Check usage worldwide has been in a long, slow decline for many years, and continues to become a less-important payment mechanism as electronic forms of payment take greater hold of the non-bank payments environment.
However, checks continue to represent one of the most used modes of payments – both for companies and for consumer – worldwide, but especially in certain countries, such as the US, Singapore, and China. In 2011, checks accounted for 60.6% of total transaction volume across payment instruments in BIS countries that made data available. In Singapore, they comprised 67.1% of all payments, in Canada 50.5%, in China 38.2% and in the US 37% . However, this figures all represent a year-on-year decline and, overall, the use of checks across BIS countries did decrease 14%, by value compared to 2010.
It also decreased by number of transactions (6.9%,) dropping a whopping 57% in Russia, 30.4% in South Africa and nearly 20% in Switzerland.
In the US, since the enactment of the Check 21 Act in 2004, electronic images of checks have been recognized as legal documents.
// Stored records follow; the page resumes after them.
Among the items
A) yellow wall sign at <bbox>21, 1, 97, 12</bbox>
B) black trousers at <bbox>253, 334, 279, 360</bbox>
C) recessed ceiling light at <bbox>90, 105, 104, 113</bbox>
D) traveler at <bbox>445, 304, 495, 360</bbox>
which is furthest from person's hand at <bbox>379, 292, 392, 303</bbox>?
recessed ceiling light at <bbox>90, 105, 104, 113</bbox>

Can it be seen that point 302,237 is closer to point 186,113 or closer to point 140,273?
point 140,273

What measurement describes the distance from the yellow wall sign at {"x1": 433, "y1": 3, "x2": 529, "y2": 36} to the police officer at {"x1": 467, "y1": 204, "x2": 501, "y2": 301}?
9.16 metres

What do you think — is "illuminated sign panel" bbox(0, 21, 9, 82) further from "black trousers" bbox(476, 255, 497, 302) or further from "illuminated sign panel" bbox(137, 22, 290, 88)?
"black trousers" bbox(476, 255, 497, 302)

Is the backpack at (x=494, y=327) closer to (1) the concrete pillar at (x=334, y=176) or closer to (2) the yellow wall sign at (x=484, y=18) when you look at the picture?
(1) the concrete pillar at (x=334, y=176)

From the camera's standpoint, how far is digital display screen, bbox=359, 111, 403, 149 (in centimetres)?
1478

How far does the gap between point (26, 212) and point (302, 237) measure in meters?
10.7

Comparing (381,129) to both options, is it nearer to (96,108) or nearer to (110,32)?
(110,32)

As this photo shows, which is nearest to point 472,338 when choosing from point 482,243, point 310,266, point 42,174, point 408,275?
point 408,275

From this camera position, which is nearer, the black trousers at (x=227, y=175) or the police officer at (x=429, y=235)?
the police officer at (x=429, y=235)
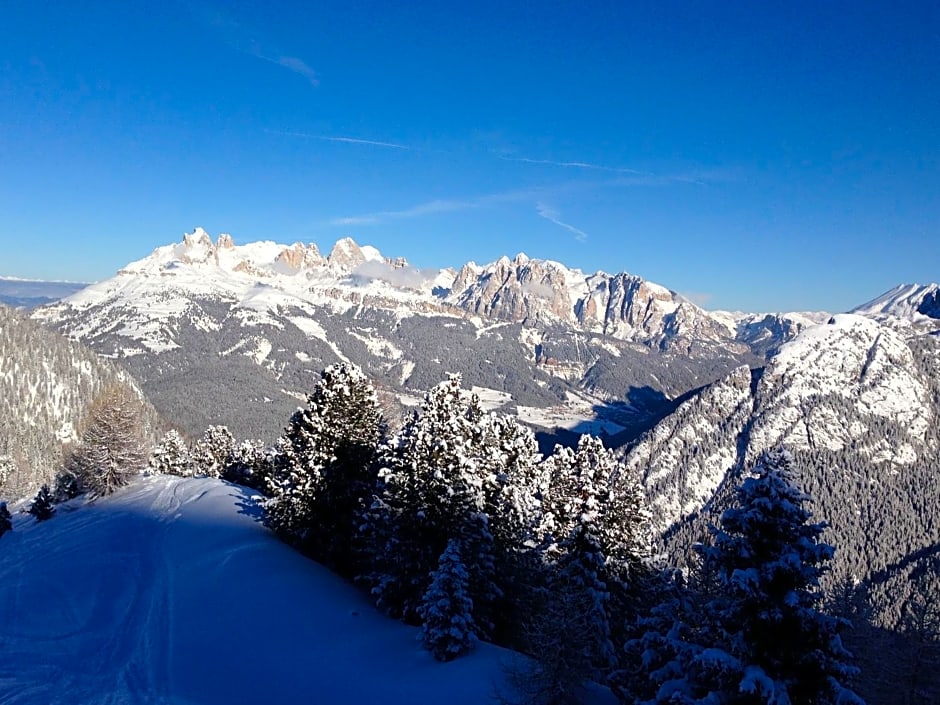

Technology, such as remote deposit capture, enables electronification of a check at some point during its lifecycle. This has likely slowed the process of reducing check usage in the US market. However, that process continues, and other payment mechanisms are beginning to grow in importance. As a result, since 2007, the number of checks written in the U.S. has decreased from 28 billion to 21 billion in 2011.